## The problem
Set down verbatim the lines of the items below, starting with the line containing "In sequence from furthest to nearest, order" and ending with the line containing "red advertising banner ((162,7,183,37)), blurred", both of those lines included.

## Information shown
◇ ◇ ◇

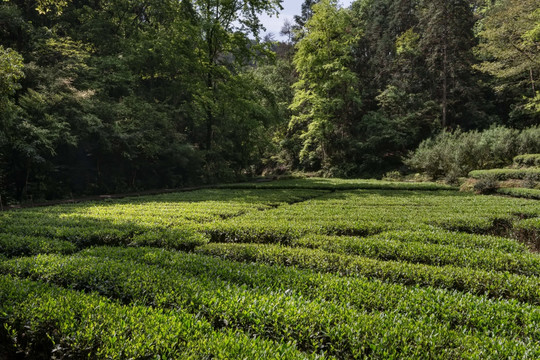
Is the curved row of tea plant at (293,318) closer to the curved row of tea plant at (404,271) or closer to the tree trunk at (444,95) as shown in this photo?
the curved row of tea plant at (404,271)

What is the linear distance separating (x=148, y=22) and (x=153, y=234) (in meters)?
26.6

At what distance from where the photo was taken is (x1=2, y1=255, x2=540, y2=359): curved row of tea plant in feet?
7.86

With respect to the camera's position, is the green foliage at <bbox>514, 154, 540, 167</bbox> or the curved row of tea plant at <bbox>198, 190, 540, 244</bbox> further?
the green foliage at <bbox>514, 154, 540, 167</bbox>

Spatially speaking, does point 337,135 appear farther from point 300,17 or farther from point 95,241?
point 95,241

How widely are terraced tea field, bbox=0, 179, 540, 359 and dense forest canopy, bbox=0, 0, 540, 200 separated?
772cm

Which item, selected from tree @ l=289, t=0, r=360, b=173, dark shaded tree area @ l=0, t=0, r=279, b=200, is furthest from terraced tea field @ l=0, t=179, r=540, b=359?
tree @ l=289, t=0, r=360, b=173

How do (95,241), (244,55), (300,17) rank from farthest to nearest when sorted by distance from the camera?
(300,17) → (244,55) → (95,241)

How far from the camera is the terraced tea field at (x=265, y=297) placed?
2.41 metres

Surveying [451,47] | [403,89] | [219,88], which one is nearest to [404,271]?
[219,88]

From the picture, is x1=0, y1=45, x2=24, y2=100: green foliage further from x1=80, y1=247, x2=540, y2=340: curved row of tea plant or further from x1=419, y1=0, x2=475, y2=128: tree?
x1=419, y1=0, x2=475, y2=128: tree

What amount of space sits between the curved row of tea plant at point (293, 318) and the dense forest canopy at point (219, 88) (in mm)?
8328

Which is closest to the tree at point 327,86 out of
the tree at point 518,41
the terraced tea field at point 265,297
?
the tree at point 518,41

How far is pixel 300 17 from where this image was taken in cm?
4297

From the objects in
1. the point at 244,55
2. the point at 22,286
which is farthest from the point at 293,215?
the point at 244,55
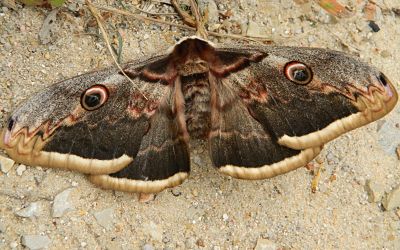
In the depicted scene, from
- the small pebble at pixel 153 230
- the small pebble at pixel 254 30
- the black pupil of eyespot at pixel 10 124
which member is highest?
the black pupil of eyespot at pixel 10 124

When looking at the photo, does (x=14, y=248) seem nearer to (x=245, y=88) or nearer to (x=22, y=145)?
(x=22, y=145)

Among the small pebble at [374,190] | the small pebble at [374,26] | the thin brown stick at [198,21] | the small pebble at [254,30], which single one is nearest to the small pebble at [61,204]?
the thin brown stick at [198,21]

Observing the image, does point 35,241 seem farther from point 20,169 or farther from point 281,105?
point 281,105

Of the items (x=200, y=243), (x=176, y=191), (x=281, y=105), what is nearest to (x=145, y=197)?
(x=176, y=191)

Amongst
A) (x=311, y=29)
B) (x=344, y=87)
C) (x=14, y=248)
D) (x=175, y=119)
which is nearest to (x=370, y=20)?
(x=311, y=29)

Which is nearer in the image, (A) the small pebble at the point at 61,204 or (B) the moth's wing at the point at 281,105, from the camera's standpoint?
(B) the moth's wing at the point at 281,105

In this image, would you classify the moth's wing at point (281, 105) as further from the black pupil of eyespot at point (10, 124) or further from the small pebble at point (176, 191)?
the black pupil of eyespot at point (10, 124)
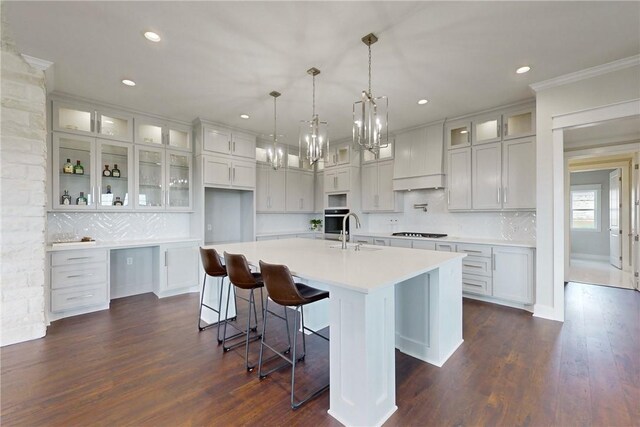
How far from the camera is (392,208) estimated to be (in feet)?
16.7

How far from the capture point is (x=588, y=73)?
290cm

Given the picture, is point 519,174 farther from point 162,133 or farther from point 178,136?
point 162,133

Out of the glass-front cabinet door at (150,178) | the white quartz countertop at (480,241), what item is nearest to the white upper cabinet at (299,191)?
the white quartz countertop at (480,241)

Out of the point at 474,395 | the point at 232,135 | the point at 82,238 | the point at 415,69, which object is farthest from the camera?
the point at 232,135

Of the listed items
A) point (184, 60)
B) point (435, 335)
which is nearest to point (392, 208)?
point (435, 335)

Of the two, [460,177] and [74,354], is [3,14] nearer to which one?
[74,354]

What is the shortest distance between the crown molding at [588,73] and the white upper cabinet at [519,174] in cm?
72

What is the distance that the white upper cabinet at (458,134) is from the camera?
13.9ft

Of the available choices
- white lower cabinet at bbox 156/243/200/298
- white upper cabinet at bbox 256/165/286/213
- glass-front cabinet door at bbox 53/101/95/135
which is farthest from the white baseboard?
glass-front cabinet door at bbox 53/101/95/135

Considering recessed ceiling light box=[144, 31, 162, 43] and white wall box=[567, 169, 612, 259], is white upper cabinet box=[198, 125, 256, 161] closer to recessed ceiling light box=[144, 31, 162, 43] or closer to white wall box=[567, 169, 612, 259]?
recessed ceiling light box=[144, 31, 162, 43]

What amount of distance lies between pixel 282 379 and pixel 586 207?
29.3ft

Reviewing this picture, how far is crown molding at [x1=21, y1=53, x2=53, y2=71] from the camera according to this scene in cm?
264

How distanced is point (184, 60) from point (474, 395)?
3.71m

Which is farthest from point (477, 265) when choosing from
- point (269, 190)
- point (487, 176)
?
point (269, 190)
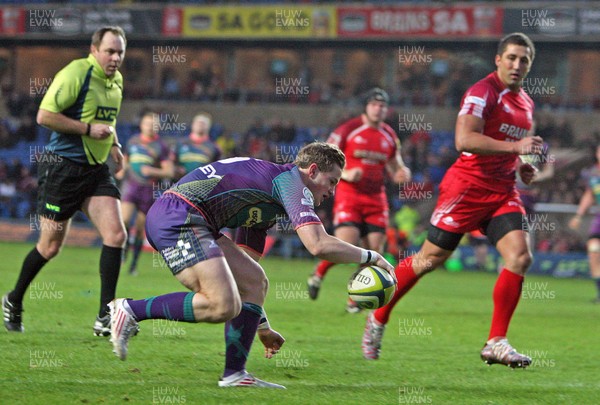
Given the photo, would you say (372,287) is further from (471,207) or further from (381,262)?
(471,207)

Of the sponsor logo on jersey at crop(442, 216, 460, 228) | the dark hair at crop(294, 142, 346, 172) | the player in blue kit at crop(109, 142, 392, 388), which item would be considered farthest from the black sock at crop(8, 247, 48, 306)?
the sponsor logo on jersey at crop(442, 216, 460, 228)

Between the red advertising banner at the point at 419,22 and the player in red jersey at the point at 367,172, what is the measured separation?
17838mm

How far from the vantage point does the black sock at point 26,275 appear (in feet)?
27.3

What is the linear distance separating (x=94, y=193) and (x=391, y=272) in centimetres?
335

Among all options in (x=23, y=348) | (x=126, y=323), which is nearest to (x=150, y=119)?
(x=23, y=348)

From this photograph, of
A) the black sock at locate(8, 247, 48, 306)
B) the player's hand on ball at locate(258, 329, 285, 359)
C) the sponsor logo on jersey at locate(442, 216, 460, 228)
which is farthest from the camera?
the black sock at locate(8, 247, 48, 306)

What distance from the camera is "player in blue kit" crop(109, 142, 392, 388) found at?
5.85 metres

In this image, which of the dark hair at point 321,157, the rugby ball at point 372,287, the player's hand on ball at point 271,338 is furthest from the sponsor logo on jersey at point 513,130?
the player's hand on ball at point 271,338

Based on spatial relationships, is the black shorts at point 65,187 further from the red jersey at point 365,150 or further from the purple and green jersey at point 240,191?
the red jersey at point 365,150

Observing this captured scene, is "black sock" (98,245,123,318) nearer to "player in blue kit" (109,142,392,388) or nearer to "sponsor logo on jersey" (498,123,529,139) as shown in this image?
"player in blue kit" (109,142,392,388)

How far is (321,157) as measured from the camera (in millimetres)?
6039

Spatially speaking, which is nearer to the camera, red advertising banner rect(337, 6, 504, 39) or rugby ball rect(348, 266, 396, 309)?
rugby ball rect(348, 266, 396, 309)

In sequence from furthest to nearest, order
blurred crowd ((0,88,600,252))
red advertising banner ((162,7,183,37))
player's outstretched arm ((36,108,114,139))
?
red advertising banner ((162,7,183,37)), blurred crowd ((0,88,600,252)), player's outstretched arm ((36,108,114,139))

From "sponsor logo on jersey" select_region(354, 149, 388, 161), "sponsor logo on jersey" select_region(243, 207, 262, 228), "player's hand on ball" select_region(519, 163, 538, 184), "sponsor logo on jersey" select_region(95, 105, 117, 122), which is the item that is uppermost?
"sponsor logo on jersey" select_region(95, 105, 117, 122)
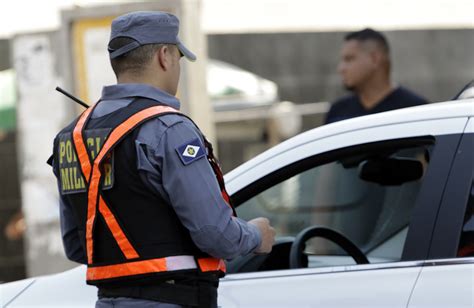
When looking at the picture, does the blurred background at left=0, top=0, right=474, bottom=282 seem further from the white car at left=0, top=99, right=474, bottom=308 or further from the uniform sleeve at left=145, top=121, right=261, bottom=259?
the uniform sleeve at left=145, top=121, right=261, bottom=259

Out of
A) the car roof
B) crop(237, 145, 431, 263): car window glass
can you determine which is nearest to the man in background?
crop(237, 145, 431, 263): car window glass

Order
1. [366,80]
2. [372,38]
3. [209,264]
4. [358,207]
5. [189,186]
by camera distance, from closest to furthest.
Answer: [189,186] → [209,264] → [358,207] → [366,80] → [372,38]

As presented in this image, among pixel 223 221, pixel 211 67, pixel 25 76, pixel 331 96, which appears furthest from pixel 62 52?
pixel 331 96

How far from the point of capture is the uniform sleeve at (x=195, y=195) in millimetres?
2604

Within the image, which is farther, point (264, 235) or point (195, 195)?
point (264, 235)

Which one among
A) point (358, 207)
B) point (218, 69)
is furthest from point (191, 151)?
point (218, 69)

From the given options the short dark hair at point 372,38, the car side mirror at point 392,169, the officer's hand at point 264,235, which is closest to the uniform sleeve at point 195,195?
the officer's hand at point 264,235

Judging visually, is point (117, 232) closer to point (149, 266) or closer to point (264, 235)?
point (149, 266)

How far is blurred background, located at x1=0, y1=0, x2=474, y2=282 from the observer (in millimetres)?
6430

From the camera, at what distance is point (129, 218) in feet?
8.79

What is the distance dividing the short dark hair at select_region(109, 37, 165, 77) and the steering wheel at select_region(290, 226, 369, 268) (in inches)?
35.4

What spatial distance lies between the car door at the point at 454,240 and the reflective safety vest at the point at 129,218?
0.60 m

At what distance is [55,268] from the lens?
22.6ft

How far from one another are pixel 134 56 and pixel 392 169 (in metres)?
1.11
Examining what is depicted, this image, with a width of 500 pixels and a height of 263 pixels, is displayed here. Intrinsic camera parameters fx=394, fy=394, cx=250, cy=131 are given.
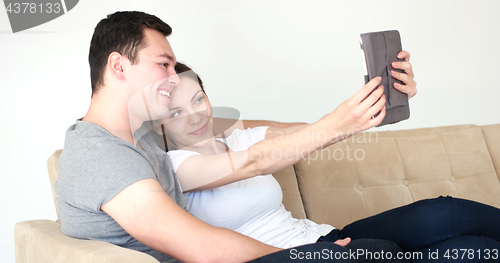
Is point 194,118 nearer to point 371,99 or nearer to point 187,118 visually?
point 187,118

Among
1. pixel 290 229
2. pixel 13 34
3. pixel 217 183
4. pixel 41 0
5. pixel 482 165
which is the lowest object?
pixel 482 165

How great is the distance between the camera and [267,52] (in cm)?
207

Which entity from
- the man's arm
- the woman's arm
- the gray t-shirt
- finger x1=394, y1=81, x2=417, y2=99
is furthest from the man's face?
finger x1=394, y1=81, x2=417, y2=99

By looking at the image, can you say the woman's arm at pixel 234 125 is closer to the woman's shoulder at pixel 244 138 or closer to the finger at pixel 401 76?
the woman's shoulder at pixel 244 138

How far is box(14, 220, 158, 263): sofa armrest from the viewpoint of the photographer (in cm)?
78

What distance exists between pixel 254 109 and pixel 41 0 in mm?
1088

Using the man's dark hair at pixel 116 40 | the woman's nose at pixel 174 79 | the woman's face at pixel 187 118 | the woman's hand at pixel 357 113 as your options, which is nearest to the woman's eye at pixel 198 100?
the woman's face at pixel 187 118

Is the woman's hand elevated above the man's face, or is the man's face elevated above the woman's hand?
the man's face

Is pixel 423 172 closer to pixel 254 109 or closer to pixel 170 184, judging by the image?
pixel 254 109

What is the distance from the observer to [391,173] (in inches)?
68.4

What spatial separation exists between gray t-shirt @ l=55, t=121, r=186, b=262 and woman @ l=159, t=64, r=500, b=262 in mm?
177

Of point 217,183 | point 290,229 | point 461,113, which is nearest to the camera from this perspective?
point 217,183

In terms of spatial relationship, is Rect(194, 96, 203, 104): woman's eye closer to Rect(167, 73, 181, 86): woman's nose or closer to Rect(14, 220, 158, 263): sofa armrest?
Rect(167, 73, 181, 86): woman's nose

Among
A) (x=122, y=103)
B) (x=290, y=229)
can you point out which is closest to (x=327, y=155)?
(x=290, y=229)
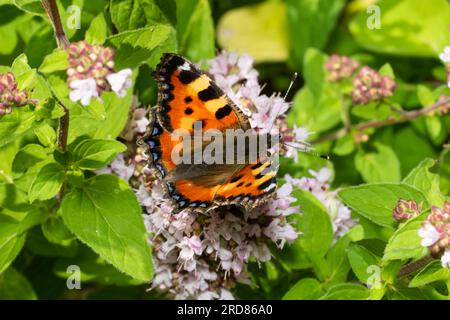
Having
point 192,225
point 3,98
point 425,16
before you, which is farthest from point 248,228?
point 425,16

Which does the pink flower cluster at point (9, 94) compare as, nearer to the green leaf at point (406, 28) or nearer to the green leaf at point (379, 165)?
the green leaf at point (379, 165)

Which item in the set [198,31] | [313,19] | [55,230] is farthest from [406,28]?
[55,230]

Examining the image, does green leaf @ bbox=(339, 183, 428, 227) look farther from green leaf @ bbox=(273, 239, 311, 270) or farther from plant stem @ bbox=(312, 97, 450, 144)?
plant stem @ bbox=(312, 97, 450, 144)

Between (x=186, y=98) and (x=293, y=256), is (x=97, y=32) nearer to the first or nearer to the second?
(x=186, y=98)

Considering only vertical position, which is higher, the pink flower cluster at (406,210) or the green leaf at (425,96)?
the pink flower cluster at (406,210)

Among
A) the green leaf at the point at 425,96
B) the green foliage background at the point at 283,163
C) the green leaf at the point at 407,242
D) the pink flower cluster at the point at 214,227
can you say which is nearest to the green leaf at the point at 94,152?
the green foliage background at the point at 283,163

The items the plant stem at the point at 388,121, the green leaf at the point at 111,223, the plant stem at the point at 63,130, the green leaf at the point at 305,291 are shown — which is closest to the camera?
the plant stem at the point at 63,130

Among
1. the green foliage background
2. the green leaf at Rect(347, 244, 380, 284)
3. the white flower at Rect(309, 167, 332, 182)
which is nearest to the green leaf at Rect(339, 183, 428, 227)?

◇ ◇ ◇

## Written reply
In sequence from furthest to nearest, order
blurred crowd ((0,88,600,252))
red advertising banner ((162,7,183,37))
player's outstretched arm ((36,108,114,139))
?
red advertising banner ((162,7,183,37)), blurred crowd ((0,88,600,252)), player's outstretched arm ((36,108,114,139))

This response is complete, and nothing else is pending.